オペラ『エレクトラ』で前衛音楽の最前線までたどり着き、『ばらの騎士』でオペラのすべてを描いてみせたR.シュトラウスの次のオペラは、オペラそのものを題材にし、しかも、それを壊しにかかるというものでした。シュトラウス自身は、この作品に当初、あまり乗り気ではなかったとされますが、ホーフマンスタールがモリエールの喜劇「町人貴族」の中にオペラ「ナクソス島のアリアドネ」を組み込むというアイデアを思いつき、シュトラウスを説得しました。作曲は進んだものの、上記2つの脚本を合わせて5時間ほどの長大な作品となります。
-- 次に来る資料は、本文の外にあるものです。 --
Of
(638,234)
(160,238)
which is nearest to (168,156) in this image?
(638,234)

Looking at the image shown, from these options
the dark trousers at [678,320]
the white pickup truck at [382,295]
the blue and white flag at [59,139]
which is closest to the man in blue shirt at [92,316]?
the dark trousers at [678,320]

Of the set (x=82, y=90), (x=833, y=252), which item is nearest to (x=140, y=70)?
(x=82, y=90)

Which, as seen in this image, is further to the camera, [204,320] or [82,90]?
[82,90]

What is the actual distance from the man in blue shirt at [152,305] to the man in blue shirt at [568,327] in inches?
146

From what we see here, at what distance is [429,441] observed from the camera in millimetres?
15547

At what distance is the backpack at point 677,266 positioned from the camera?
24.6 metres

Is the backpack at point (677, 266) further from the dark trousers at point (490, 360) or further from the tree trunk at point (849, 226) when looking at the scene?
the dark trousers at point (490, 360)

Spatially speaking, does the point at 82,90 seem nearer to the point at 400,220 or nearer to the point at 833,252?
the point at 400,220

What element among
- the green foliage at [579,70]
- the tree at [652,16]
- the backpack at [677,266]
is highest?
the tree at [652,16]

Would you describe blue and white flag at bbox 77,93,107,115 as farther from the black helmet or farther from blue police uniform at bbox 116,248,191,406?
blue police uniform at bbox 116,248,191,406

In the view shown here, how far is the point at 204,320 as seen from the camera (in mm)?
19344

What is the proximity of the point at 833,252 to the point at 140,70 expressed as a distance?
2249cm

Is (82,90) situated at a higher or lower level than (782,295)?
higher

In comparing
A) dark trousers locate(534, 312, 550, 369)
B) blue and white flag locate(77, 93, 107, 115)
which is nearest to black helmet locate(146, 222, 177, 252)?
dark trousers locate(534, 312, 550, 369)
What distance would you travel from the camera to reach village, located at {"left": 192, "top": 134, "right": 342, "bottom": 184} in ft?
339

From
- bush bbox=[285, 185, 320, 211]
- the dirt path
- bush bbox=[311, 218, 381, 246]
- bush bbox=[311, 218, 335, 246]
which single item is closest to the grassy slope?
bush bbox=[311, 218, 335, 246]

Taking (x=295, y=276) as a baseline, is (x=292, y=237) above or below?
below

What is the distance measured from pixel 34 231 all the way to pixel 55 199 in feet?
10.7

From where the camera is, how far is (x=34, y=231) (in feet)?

シュトゥットガルトで初演されましたが、満足のいくものにはなりませんでした。演劇「町人貴族」の観客は、オペラを聴こうとはしなかったわけです。そこでオペラから「町人貴族」を切り離し、代わりにオペラの前にプロローグを置いて短縮しました。
 
【2】 オペラの舞台裏を見せます
 
プロローグでは、18世紀ウィーン、華やかなマリア・テレジア時代に設定され、大金持ちの貴族の邸宅でオペラを上演することにしました。オペラを作曲する「作曲家」の役について、R.シュトラウスは、『イドメネオ』を作曲し、ミュンヘンの宮廷劇場で奮闘する若き日のモーツァルトをモデルにしたそうです。シュトラウスはこの役を、ホーフマンスタールの反対を押し切ってズボン役(女性が男装をして歌う)とします。音楽的には、シュトラウスはそれまでの大規模なオーケストラに変えて、古典派のような二管編成とし、それにピアノ、チェレスタ、そしてトライアングルなどの打楽器が彩りを加えます。特に即興芝居(コメディア・デ・ラルテ)の道化役が出てくる場面では、ピアノの音が起動の合図となっています。オペラの舞台裏、すなわち上演する前の準備の様子が描かれ、そこにまつわる論点、すなわち、オペラ歌手、制作サイド、スポンサーなどの悲哀が盛り込まれました。
 
【3】 アリアドネとツェルビネッタの比較
 
クレタ島のミノス王と女王パシパエの娘がアリアドネ。パシパエは牡牛と交わり、牛頭人身の怪物ミノタウルスを生み出してしまいます。迷宮(ラビュリントス)に潜む怪物ミノタウルスを倒すために、アテネの王子テセウスはアリアドネから糸玉を渡されます。テセウスは、ミノタウルスを倒した後、迷宮からの帰り道はその糸をたどって脱出することができました。テセウスはアリアドネを連れてアテネに戻りますが、その途中、エーゲ海の孤島ナクソスに彼女を置いて立ち去ってしまいました。酒の神バッカスがアリアドネを譲るように求めたとも、テセウスが別の女性を求めたとも言われています。これがアリアドネをめぐる神話の背景ですが、一途にテセウスを待つアリアドネに対して、道化のツェルビネッタは、別の男に乗り換えなさいとずけずけと言うわけです。アリアドネのアリア「すべてのものが清らかな国」"Es gibt ein Reich, wo alles rein ist" と、ツェルビネッタのアリア「偉大なる王女様」"Großmächtige Prinzessin"との比較に注目したいところです。
 


おすすめディスク

【CD】
シノーポリ指揮
ドレスデン・シュターツカペレ
フォン・オッター(Ms) ヴォイト(S) ヘップナー(T) デセイ(S)
(録音2000年、Deutsche Grammophon)
フォン・オッターの作曲家役から始まり、デセイのツェルビネッタ役など名歌手を揃えたディスク。これは、2001年4月に急逝したシノーポリの最後の録音です。